[YOUR OBJECTIVE] Report all lines in the records that hold the string "epoch".

[Stored data]
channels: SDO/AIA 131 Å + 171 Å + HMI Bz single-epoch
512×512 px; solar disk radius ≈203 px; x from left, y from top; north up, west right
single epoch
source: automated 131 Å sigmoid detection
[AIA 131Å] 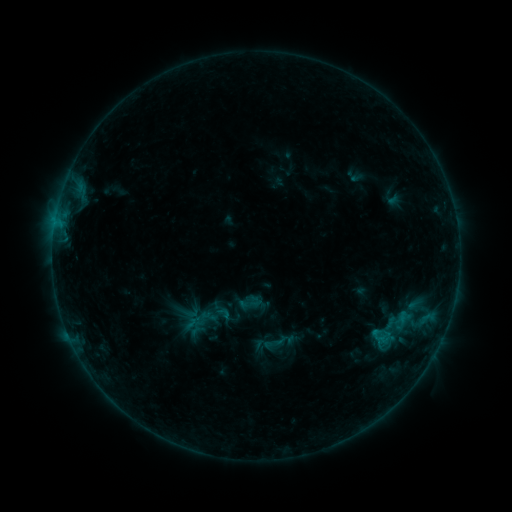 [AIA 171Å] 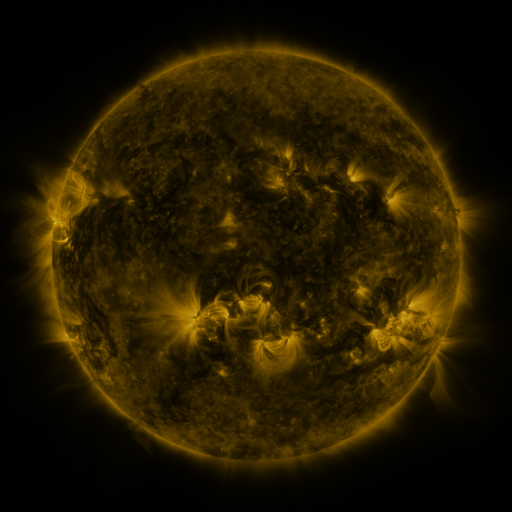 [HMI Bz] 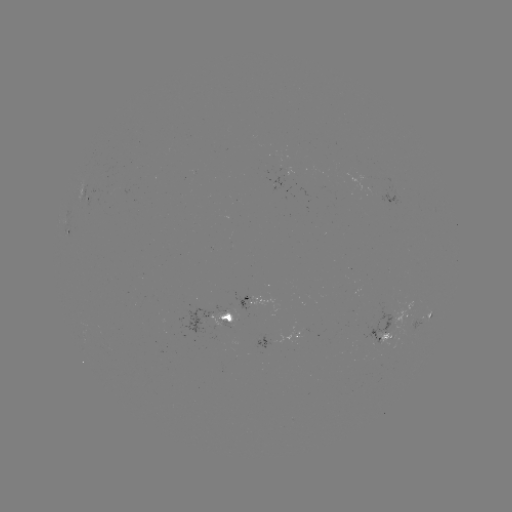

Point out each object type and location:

[ANSWER BOX]
channels: SDO/AIA 131 Å + 171 Å + HMI Bz single-epoch
single epoch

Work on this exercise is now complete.